Digital Cinema: About 80% of films made in India do not get the expected returns because of a high price of distribution. Electronic movie distribution will benefit the owners of B- and C-grade centers, making it possible to participate in the first week of movie release. This is one of the unexplored areas but is likely to emerge as one of the drivers for the VSAT industry.

Retail: VSATs are emerging as a cost-effective option, as compared to dial-up connection, in credit and debit card authorization. It also saves time. One example could be of Hughes that has significant retail customers like Reliance and Vishal.

e-Governance: The government is one of the traditional segment that uses VSAT technology extensively. This is likely to continue as many new schemes like e-Gram are soon to be implemented.

Mobility: Mobility is another important area that can witness tremendous growth for VSATs since, transportable and satellite on the move applications have a tremendous potential for land, sea, and air vehicles. Though, regulatory norms are the main obstacles in this arena.

Some Worries
The VSAT industry is currently facing pressure on margins. Though, the year gone by saw sharp decrease in the price of VSATs. The price of VSAT units had come down to Rs 45,000 from Rs 70,000 in April 2007. The other side of the coin is that this will also act as a major growth driver.

The industry is also facing challenges from the regulatory side. While high growth in GSM and CDMA businesses have provided a big opportunity for VSATs to link up the remote towers of operators to base stations, the highly complicated and long regulatory process has taken away considerable business potential from the industry.

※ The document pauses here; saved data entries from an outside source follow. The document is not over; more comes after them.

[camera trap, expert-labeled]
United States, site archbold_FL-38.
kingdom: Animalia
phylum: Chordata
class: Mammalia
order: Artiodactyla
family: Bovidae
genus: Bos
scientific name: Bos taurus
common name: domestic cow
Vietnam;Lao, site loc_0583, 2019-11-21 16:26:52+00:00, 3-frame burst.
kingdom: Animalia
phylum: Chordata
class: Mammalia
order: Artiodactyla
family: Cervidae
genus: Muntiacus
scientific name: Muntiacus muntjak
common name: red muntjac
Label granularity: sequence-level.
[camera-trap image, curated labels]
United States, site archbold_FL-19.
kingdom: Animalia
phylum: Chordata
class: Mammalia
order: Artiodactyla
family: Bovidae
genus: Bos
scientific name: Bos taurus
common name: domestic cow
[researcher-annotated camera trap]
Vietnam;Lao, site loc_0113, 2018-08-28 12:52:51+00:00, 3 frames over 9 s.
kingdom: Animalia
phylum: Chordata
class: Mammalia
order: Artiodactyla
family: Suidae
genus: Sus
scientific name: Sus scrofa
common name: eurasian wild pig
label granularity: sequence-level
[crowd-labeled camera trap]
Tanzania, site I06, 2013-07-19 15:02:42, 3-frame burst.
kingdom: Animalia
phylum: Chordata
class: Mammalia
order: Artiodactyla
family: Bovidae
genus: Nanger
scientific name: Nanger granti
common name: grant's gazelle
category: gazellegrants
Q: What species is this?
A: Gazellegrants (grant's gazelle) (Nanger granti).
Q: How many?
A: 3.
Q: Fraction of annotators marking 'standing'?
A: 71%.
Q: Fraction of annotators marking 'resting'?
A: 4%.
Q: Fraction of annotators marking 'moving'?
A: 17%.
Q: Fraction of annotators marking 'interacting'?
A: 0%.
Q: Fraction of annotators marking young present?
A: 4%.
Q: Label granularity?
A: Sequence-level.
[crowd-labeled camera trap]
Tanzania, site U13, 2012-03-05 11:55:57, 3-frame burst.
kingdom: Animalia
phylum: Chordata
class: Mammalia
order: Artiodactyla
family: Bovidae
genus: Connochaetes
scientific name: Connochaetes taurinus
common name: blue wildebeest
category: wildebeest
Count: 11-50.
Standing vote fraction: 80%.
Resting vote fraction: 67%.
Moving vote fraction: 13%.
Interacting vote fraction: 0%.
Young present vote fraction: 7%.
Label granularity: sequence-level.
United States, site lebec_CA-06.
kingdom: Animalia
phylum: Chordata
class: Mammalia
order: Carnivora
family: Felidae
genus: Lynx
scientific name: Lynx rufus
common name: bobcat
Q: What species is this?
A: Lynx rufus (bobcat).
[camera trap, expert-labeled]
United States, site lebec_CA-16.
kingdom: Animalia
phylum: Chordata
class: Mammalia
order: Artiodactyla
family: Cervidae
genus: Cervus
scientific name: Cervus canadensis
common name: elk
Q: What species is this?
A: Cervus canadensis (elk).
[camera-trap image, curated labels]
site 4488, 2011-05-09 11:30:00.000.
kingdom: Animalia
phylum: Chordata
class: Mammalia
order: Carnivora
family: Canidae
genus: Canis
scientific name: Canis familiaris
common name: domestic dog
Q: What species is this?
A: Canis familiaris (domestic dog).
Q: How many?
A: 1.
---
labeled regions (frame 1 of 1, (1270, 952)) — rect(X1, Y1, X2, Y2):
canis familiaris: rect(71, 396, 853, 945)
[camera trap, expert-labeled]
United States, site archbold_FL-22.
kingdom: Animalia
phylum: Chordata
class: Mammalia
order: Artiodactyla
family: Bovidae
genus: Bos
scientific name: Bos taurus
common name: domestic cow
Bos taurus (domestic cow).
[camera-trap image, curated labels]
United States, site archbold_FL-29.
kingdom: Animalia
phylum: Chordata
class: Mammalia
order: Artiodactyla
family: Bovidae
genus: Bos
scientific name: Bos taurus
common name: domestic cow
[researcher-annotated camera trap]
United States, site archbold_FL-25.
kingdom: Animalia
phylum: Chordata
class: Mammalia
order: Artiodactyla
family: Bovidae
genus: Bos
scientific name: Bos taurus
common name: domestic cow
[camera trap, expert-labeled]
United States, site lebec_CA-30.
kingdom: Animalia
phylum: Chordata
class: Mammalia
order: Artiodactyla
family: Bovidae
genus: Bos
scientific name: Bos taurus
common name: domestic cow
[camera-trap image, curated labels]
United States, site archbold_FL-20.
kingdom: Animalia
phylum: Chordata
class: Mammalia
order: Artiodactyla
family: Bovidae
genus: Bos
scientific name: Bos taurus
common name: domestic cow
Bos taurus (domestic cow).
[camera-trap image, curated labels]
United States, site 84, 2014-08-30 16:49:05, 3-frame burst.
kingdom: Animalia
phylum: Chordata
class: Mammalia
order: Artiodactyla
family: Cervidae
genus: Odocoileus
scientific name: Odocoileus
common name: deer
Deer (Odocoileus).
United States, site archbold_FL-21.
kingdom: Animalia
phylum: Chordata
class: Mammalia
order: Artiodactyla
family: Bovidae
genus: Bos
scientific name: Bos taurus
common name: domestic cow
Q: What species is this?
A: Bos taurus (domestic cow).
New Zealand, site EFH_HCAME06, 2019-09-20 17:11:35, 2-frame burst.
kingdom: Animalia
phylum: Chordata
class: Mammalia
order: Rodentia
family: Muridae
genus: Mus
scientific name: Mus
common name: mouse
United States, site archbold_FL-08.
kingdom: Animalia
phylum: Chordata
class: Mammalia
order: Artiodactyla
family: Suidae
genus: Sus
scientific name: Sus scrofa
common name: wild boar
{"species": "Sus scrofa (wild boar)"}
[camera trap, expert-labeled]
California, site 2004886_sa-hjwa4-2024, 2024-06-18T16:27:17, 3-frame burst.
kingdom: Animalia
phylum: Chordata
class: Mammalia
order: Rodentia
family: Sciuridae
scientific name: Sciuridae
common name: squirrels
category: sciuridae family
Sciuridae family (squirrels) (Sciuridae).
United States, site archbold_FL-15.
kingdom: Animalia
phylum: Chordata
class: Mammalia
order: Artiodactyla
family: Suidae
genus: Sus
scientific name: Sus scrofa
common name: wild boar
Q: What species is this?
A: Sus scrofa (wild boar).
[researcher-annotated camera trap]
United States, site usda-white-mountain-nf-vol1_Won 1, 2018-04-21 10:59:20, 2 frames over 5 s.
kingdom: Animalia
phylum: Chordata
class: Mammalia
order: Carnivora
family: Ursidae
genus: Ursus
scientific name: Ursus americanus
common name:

Apart from these, satellite bandwidth availability and cost, both pose a challenge to the industry, hindering its speedy growth. Bandwidth availability in Ku-band is a major constraint and the industry is keenly awaiting the launch of new satellites to bridge the demand-supply gap.

Going Forward
The industry aims at crossing an installed base of more then 90,000 VSATs by the end of FY 2007-08, and further ahead, plans to increase its installed base up to 10 lakh VSATs in the next three years. There is a robust demand for both Ku as well as Ext-C band services. The key industry segments expected to contribute strongly to the growth in the VSAT segment in FY 2008-09 are banking, e-governance, stock/commodity trading, defense, distance education, and retail. Apart from this, there is higher acceptance of VSATs as a broadband access medium by a much larger market of SMEs, which is likely to provide additional growth compared to the traditional enterprise and government segments.

Considering all the above stated facts, the future seems to be bright for the VSAT industry, as it expects to record a growth of 20 to 25% in the current fiscal. It is poised to play a critical role in bridging the digital divide by addressing remote rural segments. There is also a cultural shift with regards to VSATs as sunrise industries adopt this technology.